Chronic rhino-sinusitis (CRS) is defined as an inflammatory condition involving the para-nasal sinuses and linings of the nasal passages that lasts 12 weeks or longer, despite attempts at medical management. It is one of the most frequently diagnosed chronic medical conditions, affect patients of all ages and gender. Treatments of CRS include saline washes and sprays, topical and systemic glucocorticoids, antibiotics, anti-leukotriene agents, as well as anti-fungals. Surgery should be the last resort in most cases of CRS. Endoscopic sinus surgery (ESS) is the most commonly used surgical intervention to treat medically unresponsive CRS. It is intended to restore physiologic sinus ventilation and drainage (Hamilos, 2012). While ESS has become a well-established strategy for the treatment of CRS that is refractory to medical treatment, it is associated with various complications. The incidence of major complications of ESS was estimated to be 1 to 3 %, with cerebrospinal fluid leak being the most common; and the incidence of minor complications was approximately 7.0 %, with middle meatal (MM) synechiae being the most common (May et al, 1994; Ramakrishnan et al, 2012).
Implantable sinus stents/spacers have been used following ESS to maintain patency of the sinuses and deliver local steroids. The Stratus MicroFlow Spacer is designed to provide slow release of steroids into the sinuses over a 2-week period with the intention of maintaining sinus ostial patency. This device may be used in either the frontal or ethmoid sinuses. Propel™ is a steroid-releasing sinus implant that is inserted into the ethmoid sinus. It is indicated for maintaining sinus patency after ESS in patients 18 years of age and older. This steroid releasing implant is comprised of a synthetic bioabsorbable co-polymer and is self-expanding, which allows it to conform to the highly variable contours and size of the sinus anatomy. Propel™ is inserted into the ethmoid sinus cavity by a physician under endoscopic visualization. Upon insertion, the implant expands radially to conform to the sinus cavity. The delivery system is then removed and discarded. Once Propel™ is in place, mometasome furoate is released over a 30-day period. Dosages for Propel™ are measured in terms of the number of implants inserted in a patient's sinus cavities. Each steroid-releasing implant contains 370 micrograms of mometasome furoate.

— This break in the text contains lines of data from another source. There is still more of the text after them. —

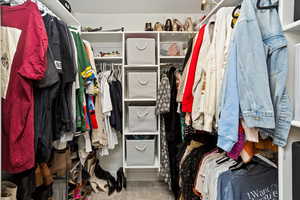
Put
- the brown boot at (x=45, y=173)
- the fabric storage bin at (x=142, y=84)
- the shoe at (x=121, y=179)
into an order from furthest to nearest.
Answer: the shoe at (x=121, y=179), the fabric storage bin at (x=142, y=84), the brown boot at (x=45, y=173)

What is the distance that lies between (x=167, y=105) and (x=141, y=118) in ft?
1.12

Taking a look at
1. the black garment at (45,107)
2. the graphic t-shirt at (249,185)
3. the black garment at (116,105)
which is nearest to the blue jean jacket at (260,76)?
the graphic t-shirt at (249,185)

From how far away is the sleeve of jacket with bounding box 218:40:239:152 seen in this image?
30.8 inches

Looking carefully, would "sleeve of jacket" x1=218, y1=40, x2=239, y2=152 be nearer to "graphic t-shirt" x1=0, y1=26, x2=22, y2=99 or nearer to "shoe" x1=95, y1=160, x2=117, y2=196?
"graphic t-shirt" x1=0, y1=26, x2=22, y2=99

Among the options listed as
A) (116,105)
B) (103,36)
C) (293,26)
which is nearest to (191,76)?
(293,26)

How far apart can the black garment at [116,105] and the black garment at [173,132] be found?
0.50 m


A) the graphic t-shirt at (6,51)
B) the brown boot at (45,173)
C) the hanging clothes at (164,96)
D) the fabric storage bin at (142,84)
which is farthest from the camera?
the fabric storage bin at (142,84)

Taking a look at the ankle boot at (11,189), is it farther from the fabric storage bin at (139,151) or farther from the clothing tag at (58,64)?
the fabric storage bin at (139,151)

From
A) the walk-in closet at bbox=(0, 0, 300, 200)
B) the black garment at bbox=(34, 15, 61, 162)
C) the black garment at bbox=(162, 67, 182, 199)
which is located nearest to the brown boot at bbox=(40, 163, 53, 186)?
the walk-in closet at bbox=(0, 0, 300, 200)

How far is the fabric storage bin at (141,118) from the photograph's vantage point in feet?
6.58

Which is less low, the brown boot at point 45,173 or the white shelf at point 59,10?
the white shelf at point 59,10

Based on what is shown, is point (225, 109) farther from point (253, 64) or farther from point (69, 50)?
point (69, 50)

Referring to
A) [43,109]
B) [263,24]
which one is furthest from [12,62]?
[263,24]

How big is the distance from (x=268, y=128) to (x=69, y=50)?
1.18 metres
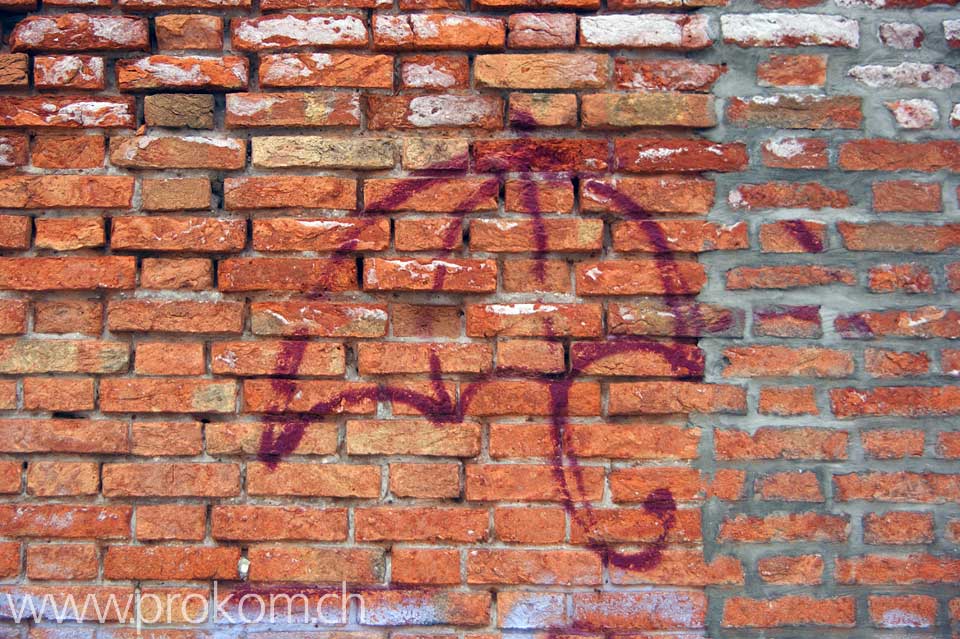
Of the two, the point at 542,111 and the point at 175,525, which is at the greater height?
the point at 542,111

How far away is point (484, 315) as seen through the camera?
1754mm

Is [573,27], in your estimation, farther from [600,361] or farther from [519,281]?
[600,361]

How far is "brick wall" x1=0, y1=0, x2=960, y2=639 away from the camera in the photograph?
1724 mm

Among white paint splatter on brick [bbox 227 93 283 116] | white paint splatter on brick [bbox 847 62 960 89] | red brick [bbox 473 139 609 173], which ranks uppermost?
white paint splatter on brick [bbox 847 62 960 89]

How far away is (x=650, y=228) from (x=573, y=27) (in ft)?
1.72

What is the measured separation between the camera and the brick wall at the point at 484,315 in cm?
172

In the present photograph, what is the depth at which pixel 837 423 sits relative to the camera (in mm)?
1746

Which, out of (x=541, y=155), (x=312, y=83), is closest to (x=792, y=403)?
(x=541, y=155)

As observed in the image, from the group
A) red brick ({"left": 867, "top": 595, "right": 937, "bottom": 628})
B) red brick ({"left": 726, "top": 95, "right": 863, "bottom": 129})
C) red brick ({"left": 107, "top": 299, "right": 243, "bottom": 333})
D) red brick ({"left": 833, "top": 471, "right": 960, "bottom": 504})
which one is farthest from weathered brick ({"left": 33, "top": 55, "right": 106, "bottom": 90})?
red brick ({"left": 867, "top": 595, "right": 937, "bottom": 628})

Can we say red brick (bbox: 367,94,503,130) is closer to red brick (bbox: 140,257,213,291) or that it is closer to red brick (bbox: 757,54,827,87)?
red brick (bbox: 140,257,213,291)

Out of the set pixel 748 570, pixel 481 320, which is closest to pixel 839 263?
pixel 748 570

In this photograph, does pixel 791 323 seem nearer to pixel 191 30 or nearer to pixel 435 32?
pixel 435 32

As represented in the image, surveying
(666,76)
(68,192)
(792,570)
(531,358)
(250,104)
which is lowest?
(792,570)

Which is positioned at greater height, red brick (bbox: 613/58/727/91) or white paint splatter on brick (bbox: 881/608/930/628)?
red brick (bbox: 613/58/727/91)
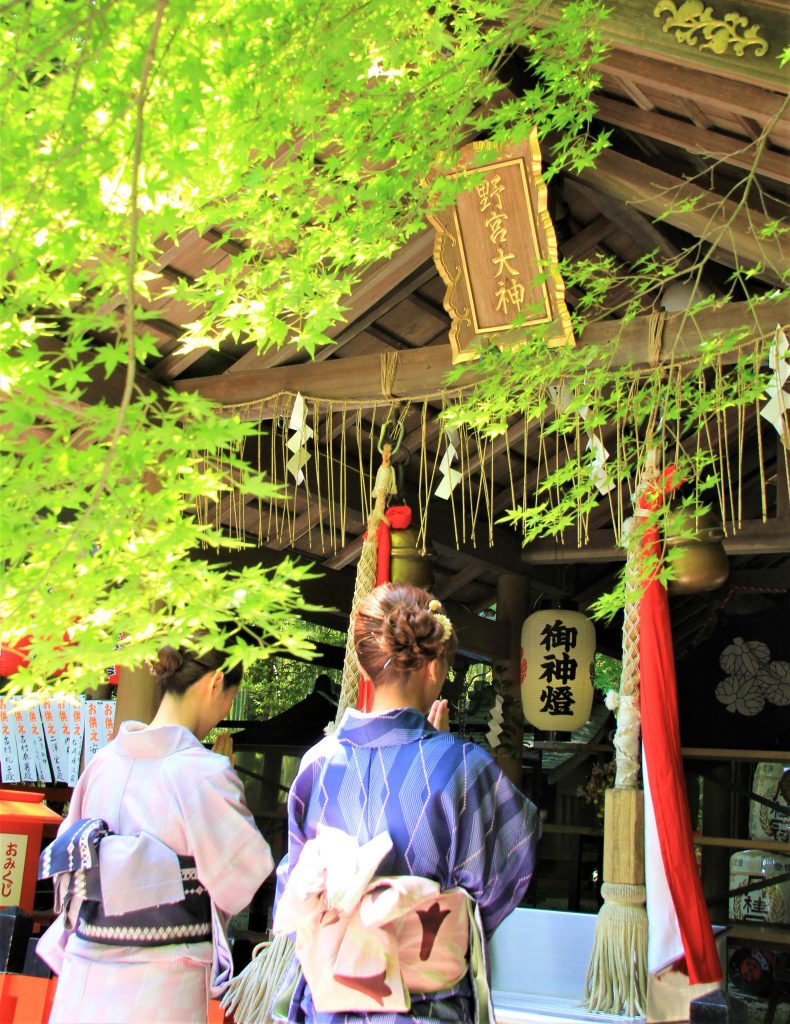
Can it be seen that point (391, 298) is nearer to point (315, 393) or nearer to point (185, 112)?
point (315, 393)

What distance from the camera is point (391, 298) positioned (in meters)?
5.75

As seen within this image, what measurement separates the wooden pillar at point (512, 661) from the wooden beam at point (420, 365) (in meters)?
3.07

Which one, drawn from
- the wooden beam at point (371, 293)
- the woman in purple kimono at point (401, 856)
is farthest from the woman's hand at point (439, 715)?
the wooden beam at point (371, 293)

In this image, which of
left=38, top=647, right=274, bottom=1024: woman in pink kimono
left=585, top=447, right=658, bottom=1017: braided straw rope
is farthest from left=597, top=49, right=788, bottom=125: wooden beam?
left=38, top=647, right=274, bottom=1024: woman in pink kimono

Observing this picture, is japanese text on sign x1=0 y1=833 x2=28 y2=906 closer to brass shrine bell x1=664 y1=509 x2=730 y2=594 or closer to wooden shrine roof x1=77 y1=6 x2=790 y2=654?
wooden shrine roof x1=77 y1=6 x2=790 y2=654

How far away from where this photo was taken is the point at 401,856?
7.69 feet

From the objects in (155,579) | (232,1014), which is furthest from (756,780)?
(155,579)

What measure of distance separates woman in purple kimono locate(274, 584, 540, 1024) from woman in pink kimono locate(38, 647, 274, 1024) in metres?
0.42

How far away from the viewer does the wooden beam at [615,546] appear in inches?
270

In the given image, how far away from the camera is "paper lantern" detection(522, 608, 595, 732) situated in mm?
7859

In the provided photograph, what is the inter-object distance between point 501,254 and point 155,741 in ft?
9.39

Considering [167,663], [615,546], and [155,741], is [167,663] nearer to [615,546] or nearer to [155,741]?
[155,741]

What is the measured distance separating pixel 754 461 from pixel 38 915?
217 inches

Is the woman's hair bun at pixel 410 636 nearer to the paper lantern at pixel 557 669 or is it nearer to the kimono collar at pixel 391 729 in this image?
the kimono collar at pixel 391 729
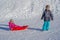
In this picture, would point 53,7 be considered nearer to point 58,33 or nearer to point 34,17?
point 34,17

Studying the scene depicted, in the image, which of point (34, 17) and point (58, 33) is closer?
point (58, 33)

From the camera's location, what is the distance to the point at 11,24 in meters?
14.6

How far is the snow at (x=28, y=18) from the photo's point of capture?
13.0m

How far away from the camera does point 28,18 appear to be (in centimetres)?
1900

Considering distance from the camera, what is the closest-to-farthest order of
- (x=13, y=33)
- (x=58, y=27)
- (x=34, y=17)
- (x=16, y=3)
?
1. (x=13, y=33)
2. (x=58, y=27)
3. (x=34, y=17)
4. (x=16, y=3)

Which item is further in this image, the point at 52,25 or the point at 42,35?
the point at 52,25

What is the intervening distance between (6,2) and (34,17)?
171 inches

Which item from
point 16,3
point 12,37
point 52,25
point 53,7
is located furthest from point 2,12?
point 12,37

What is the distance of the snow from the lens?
13039mm

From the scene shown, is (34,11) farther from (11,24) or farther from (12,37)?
(12,37)

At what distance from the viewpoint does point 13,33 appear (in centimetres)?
1391

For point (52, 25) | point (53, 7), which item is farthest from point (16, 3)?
point (52, 25)

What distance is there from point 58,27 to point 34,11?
611cm

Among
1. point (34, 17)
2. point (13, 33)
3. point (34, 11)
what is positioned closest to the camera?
point (13, 33)
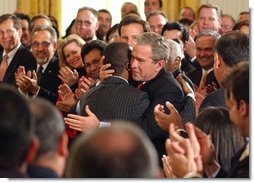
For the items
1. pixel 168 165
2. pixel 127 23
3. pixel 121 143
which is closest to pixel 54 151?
pixel 121 143

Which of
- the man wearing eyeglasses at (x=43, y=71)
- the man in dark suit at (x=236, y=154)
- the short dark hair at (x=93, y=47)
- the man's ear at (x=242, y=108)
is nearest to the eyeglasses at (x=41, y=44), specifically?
the man wearing eyeglasses at (x=43, y=71)

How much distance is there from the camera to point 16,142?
4.12 ft

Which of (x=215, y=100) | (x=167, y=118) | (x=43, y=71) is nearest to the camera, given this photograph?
(x=215, y=100)

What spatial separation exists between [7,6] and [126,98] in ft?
2.60

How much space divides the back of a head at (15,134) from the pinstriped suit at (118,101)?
3.39ft

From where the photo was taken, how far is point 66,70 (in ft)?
9.66

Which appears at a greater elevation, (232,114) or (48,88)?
(232,114)

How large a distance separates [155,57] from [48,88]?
23.2 inches

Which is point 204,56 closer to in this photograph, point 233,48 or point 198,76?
point 198,76

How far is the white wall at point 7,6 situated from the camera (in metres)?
2.80

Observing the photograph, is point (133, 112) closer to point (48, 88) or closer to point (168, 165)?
point (168, 165)

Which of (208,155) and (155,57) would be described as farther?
(155,57)

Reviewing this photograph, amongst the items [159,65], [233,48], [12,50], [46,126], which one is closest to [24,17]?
[12,50]

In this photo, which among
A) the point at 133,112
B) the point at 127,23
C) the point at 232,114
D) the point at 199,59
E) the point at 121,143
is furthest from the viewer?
the point at 127,23
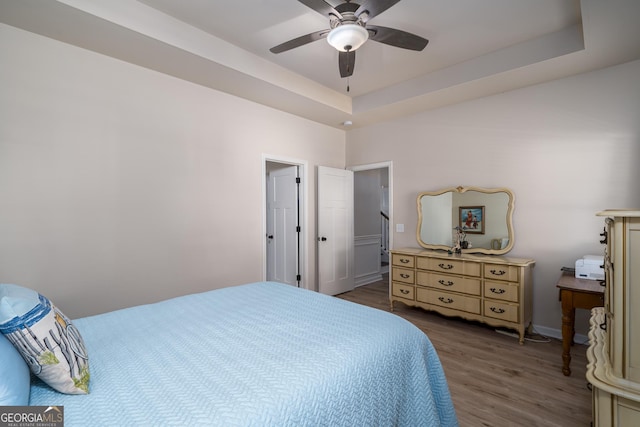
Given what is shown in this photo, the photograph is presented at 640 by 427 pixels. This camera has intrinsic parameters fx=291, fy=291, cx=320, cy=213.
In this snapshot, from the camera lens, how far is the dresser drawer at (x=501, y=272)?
9.40ft

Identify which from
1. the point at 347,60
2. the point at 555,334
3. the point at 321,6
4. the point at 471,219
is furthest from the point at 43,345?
the point at 555,334

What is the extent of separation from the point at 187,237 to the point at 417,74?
3180mm

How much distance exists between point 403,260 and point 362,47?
8.06 ft

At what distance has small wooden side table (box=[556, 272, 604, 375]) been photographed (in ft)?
7.20

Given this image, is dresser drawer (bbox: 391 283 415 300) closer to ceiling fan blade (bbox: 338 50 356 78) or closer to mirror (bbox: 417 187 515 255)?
mirror (bbox: 417 187 515 255)

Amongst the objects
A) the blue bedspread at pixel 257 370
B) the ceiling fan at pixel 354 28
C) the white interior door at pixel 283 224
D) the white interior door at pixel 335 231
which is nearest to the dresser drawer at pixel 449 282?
the white interior door at pixel 335 231

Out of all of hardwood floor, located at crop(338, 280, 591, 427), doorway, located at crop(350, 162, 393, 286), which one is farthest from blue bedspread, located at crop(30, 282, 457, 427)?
doorway, located at crop(350, 162, 393, 286)

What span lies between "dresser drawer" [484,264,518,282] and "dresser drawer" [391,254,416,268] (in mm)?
810

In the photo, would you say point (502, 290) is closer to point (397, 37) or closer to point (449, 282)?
point (449, 282)

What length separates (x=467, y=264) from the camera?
124 inches

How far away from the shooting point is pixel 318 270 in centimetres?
432

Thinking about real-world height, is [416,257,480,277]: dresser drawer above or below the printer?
below

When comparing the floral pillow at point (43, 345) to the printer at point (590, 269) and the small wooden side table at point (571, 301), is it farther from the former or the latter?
the printer at point (590, 269)

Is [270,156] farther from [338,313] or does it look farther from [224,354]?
[224,354]
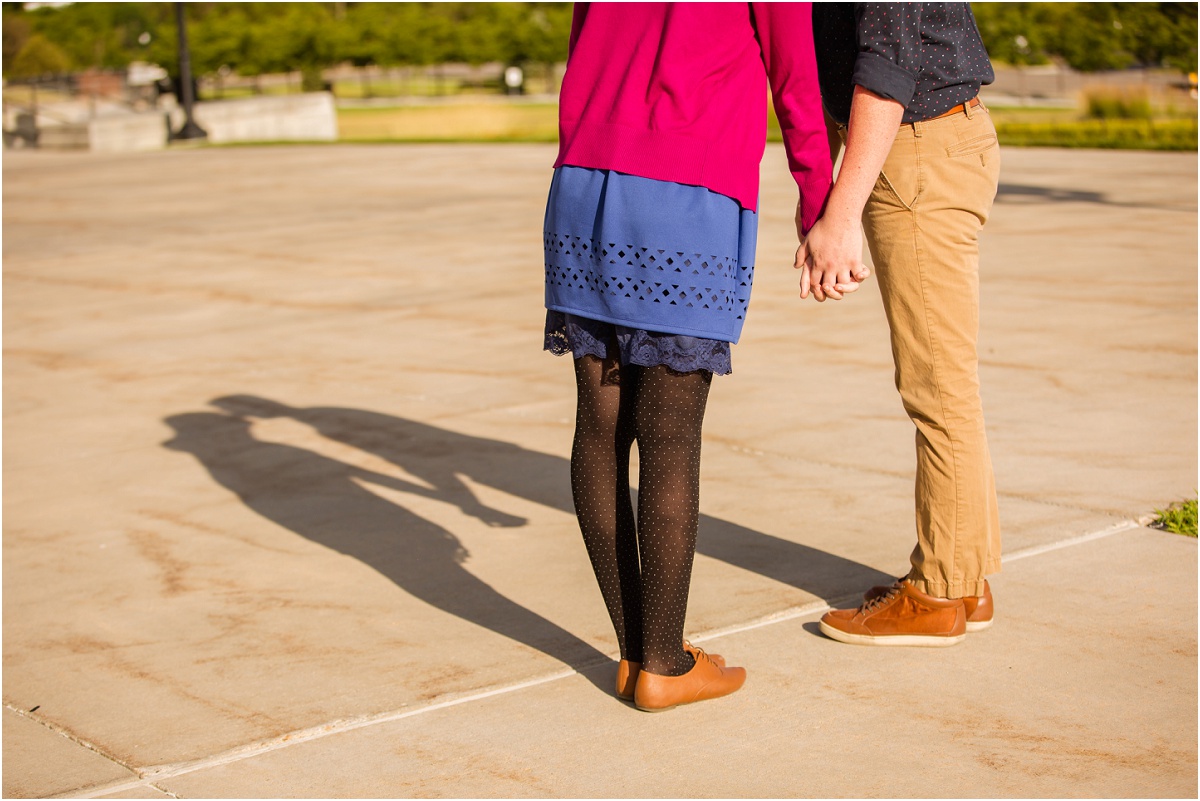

Catalano et al (2011) evaluated the safety and short-term outcomes of a newly introduced drug-eluting ethmoid stent (the MicroFlow Spacer) in 23 patients with a total of 40 implanted ethmoid sinuses. Patients with medically refractory CRS were treated with patient-appropriate ESS, with the modification of treating the ethmoid sinuses with an ethmoid stent infused with triamcinolone, instead of conventional endoscopic ethmoidectomy. Patients were then followed-up over 6 months. Safety was determined by adverse events. Outcomes were assessed by interval changes in 20-item Sino-Nasal Outcome Test (SNOT-20) and Lund-MacKay CT scores. Overall, the pre-operative SNOT-20 mean score was 2.18, versus post-operative score of 1.02, an improvement of 1.16 that was both statistically (p < 0.001) and clinically significant. Ethmoid-specific and side-specific Lund-MacKay mean scores both also showed statistically significant improvements. Pre-operative ethmoid-specific Lund-MacKay mean score was 1.93, versus post-operative score of 1.10, an improvement of 0.83 (p < 0.001). Pre-operative side-specific Lund-MacKay mean score was 5.75, compared with post-operative score of 2.95, an improvement of 2.80 (p < 0.001). There were no significant intra-operative or post-operative complications encountered. The authors concluded that the MicroFlow spacer appears safe and effective in treating chronic ethmoid sinus disease within the defined follow-up period. They noted that the ability to deliver medication directly to diseased mucosa holds wide-ranging potential. The findings of this small study need to be validated by well-designed studies with long-term follow-up.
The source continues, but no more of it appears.